DOCUMENT SECTION

▼

I guess a weekend getaway over there just got a little more expensive... I thought it was just for people without a uae visa to pick up on more cash for people who are doing this.


----------



## Hash4272 (Sep 26, 2010)

Jynxgirl said:


> Hash, is your visa for your employment not back yet?


i dont have resident visa yet not planning to get also since im here for another 2 months and then im done with work


----------



## Rochelle (Sep 20, 2010)

Doha isn't free for NZers or people from UK (thats the only people who I saw go through customs).


----------



## Hash4272 (Sep 26, 2010)

Rochelle said:


> Doha isn't free for NZers or people from UK (thats the only people who I saw go through customs).


free for American's


----------



## Moe78 (Oct 29, 2010)

Hmmm my visa run is due around mid-November. I hope they don't slap that 200dhs on us Kiwis!


----------



## Rochelle (Sep 20, 2010)

Na Moe you should be fine... that new charge is an increase in fees... for some absurd reason we are exempt..  
\
Edit to add
we have a reciprocal agreement with them  They also need no visa for entry to NZ, and have trade agreements etc. (though that is the case with all GCC countries so not sure why we pay for doha) 
(I would link the site but I will get smacked on the hand) 

google 'Oman New Zealand relations' 

(its quite an interesting read  lol)


----------



## Moe78 (Oct 29, 2010)

Cheers Rochelle! Yeah I knew there was some sort of reciprocal agreement between Oman and NZ, let's hope it stays that way!


----------



## wandabug (Apr 22, 2010)

must be because NZ'ers are such nice people xxxx


----------



## Rochelle (Sep 20, 2010)

wandabug said:


> must be because NZ'ers are such nice people xxxx


Thats it! . Lol! the people I was with said 'oh, so its better to be a girl'. 

 

No worries Moe. I was surprised the first time! (shows how poor my NZ-ME history is LOL!) but figured it must be some sort of agreement... Sounds like it is a pretty good deal education and trade-wise for Oman so hopefully they don't revoke it! (And hopefully I wont be doing any more visa runs... good for weekends away though!)


----------

▲

SOURCE DATA

▼

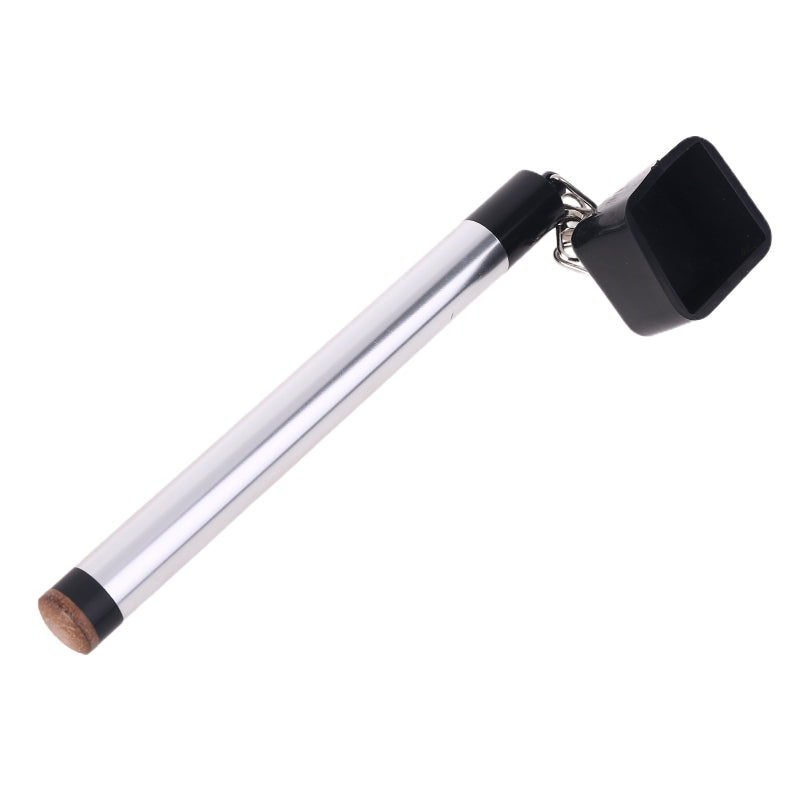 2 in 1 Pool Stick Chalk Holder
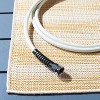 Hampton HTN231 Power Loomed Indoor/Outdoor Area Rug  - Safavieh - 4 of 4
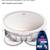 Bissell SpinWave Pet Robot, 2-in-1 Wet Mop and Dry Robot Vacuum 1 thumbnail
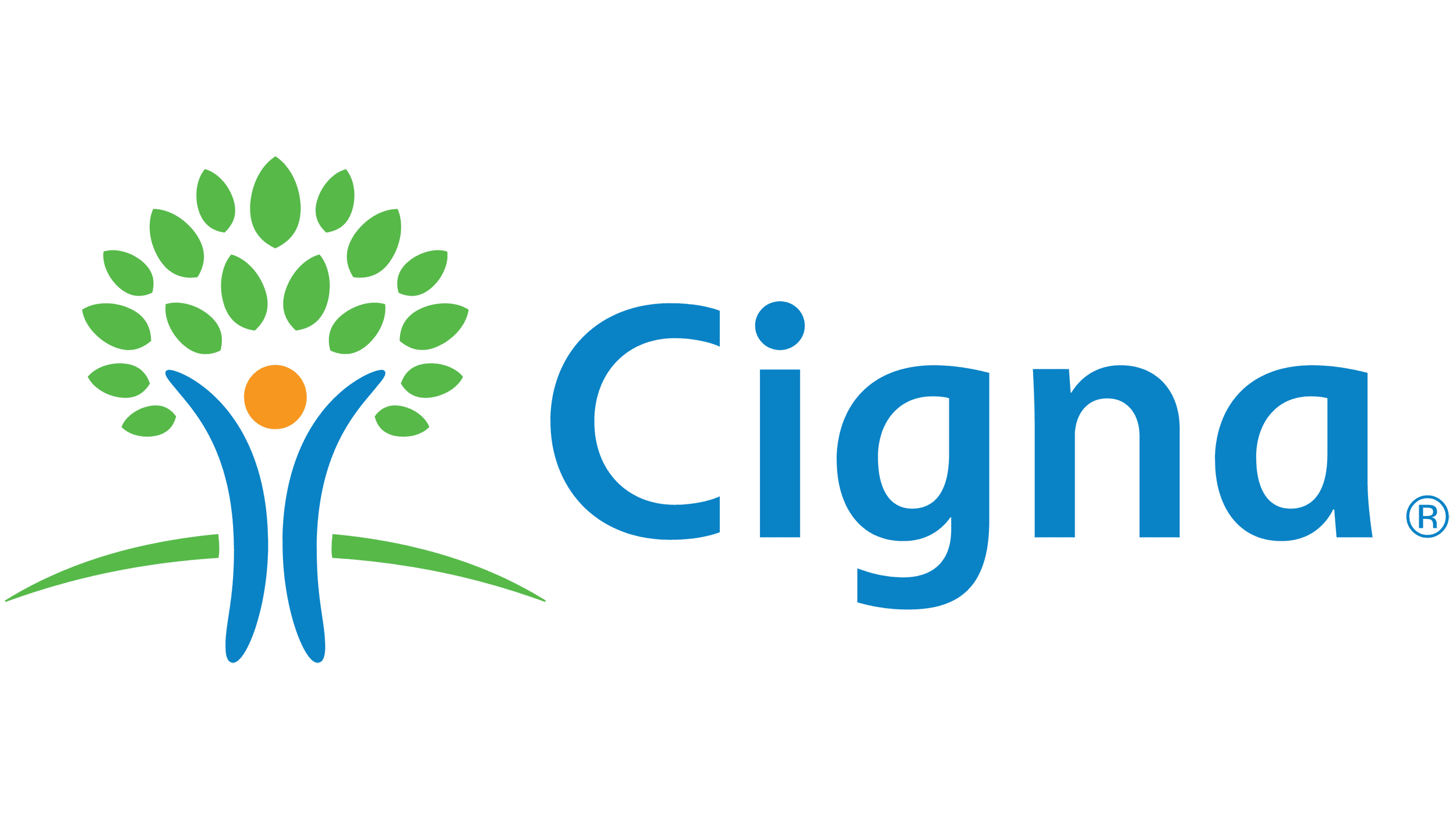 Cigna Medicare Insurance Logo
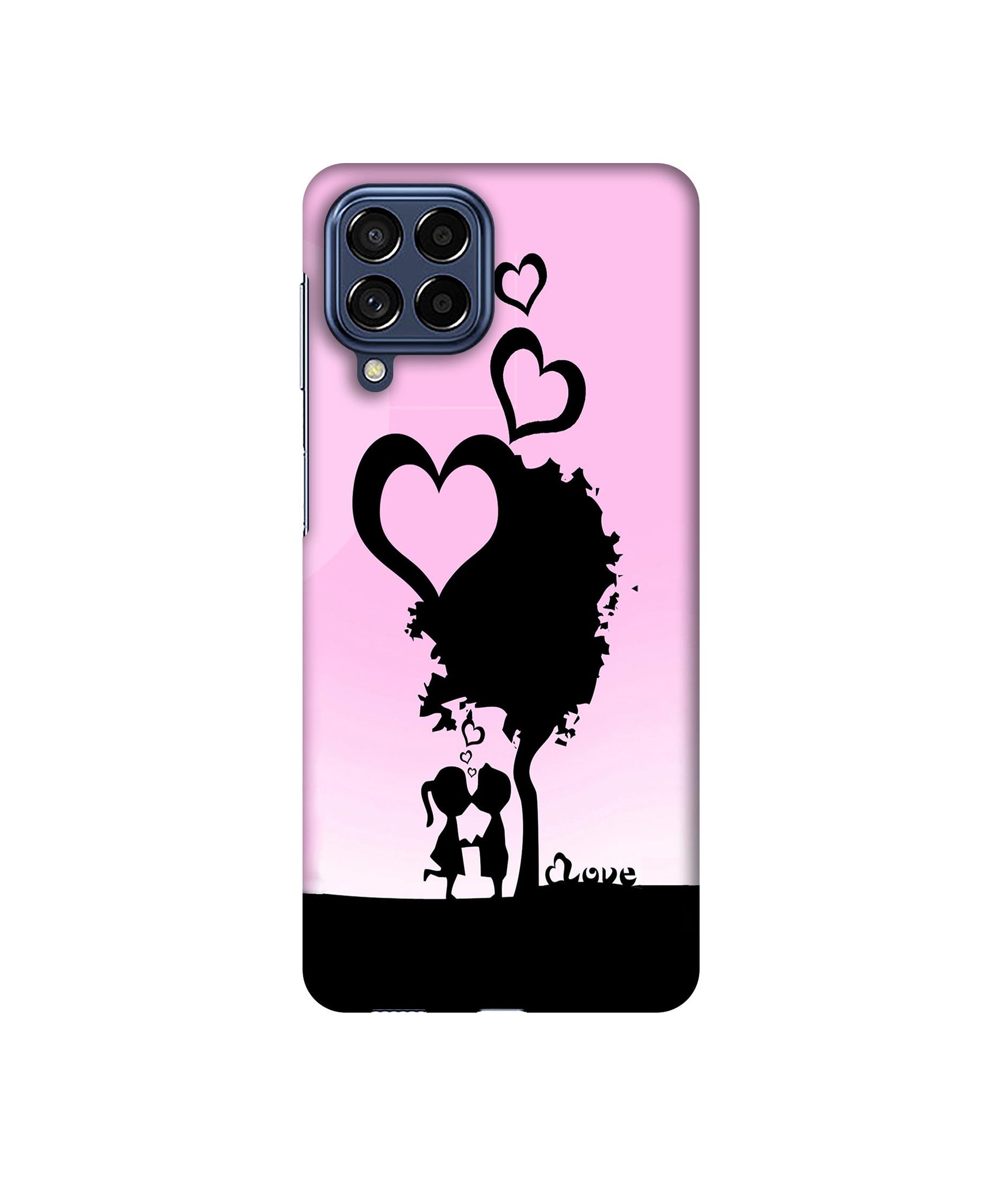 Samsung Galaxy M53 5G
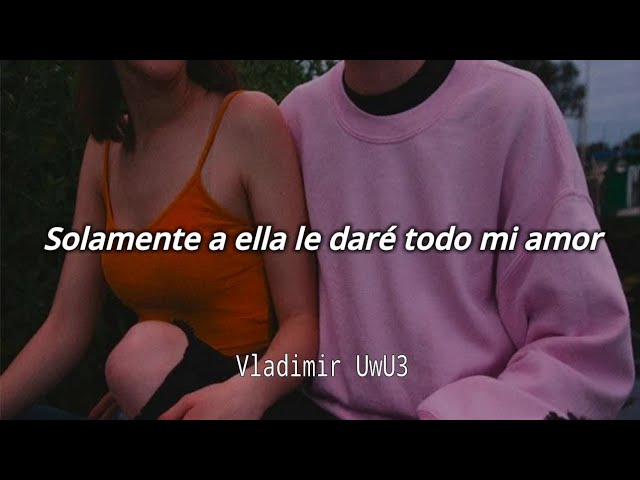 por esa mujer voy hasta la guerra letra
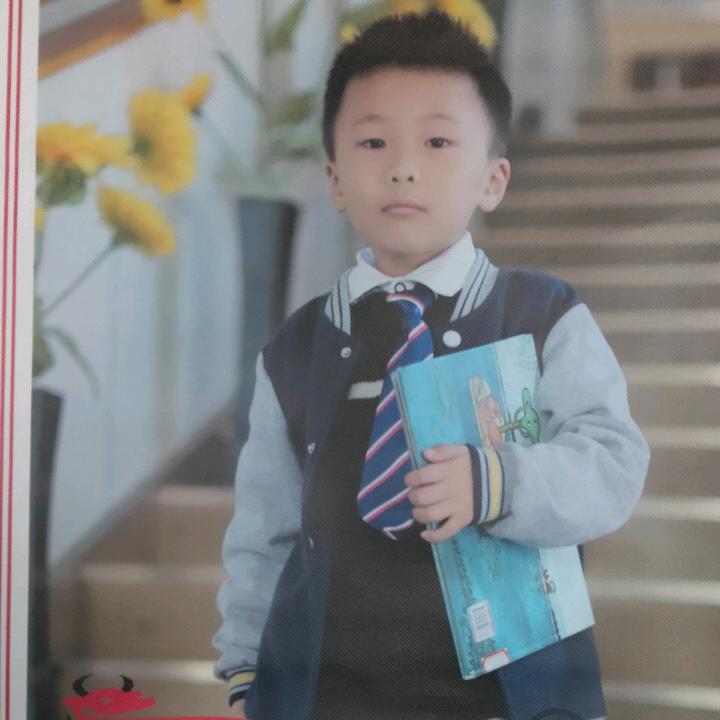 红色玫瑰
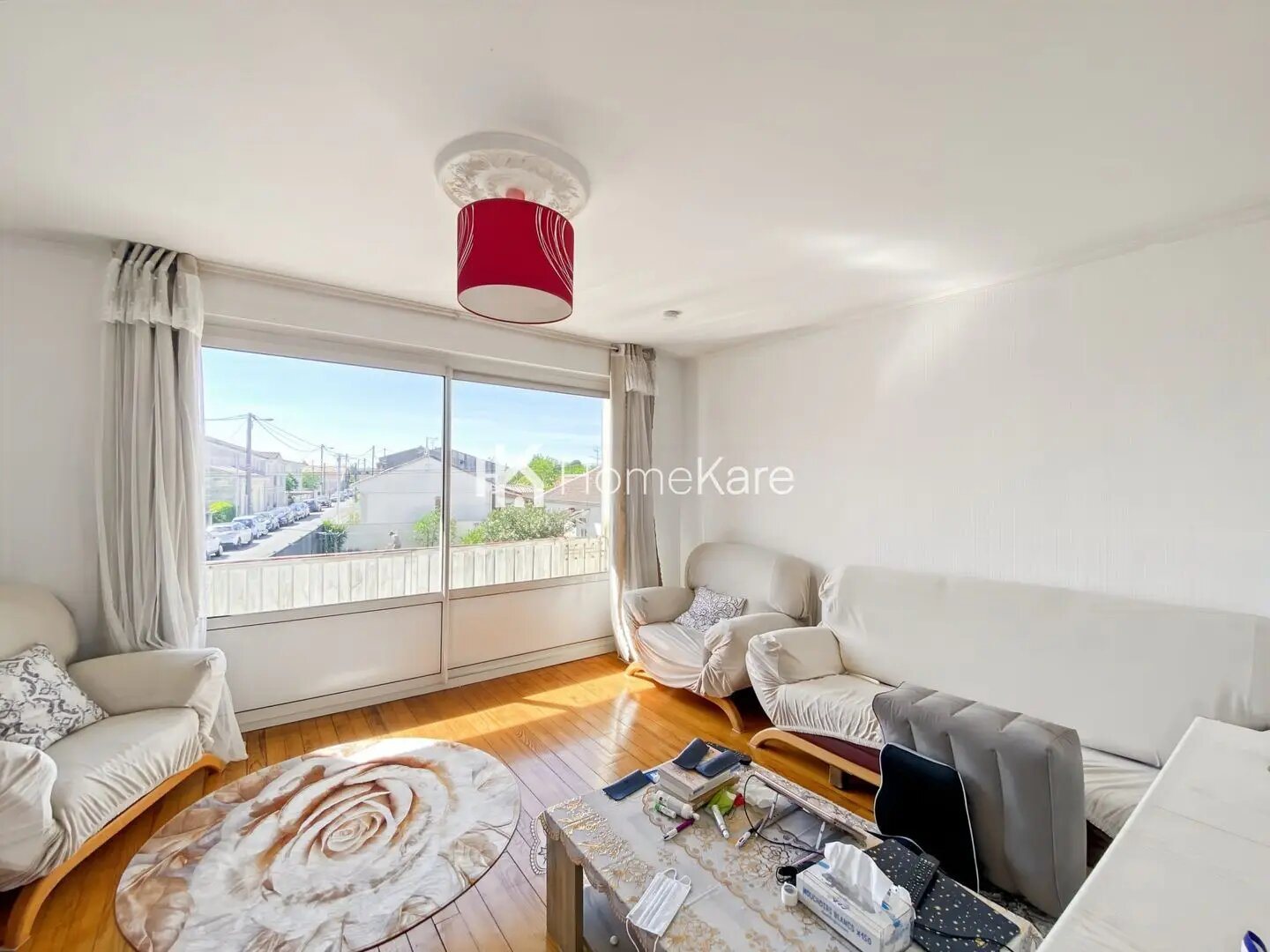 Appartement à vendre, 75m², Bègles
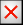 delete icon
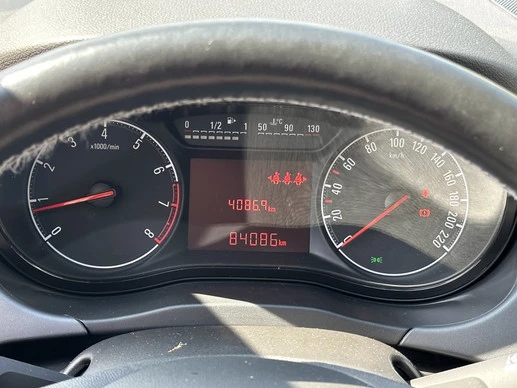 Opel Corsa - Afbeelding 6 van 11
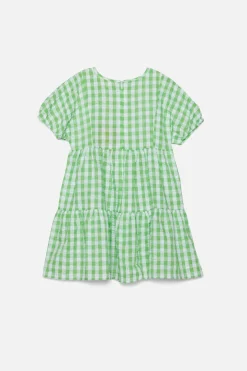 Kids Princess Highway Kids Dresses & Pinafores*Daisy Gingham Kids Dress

▲

YOUR ASSIGNMENT
Copy the stretch of the forum thread from "(I would link" through "stays that way!". The entries are separate material, apart from the forum thread.

EXERCISE OUTPUT
(I would link the site but I will get smacked on the hand) 

google 'Oman New Zealand relations' 

(its quite an interesting read  lol)


----------



## Moe78 (Oct 29, 2010)

Cheers Rochelle! Yeah I knew there was some sort of reciprocal agreement between Oman and NZ, let's hope it stays that way!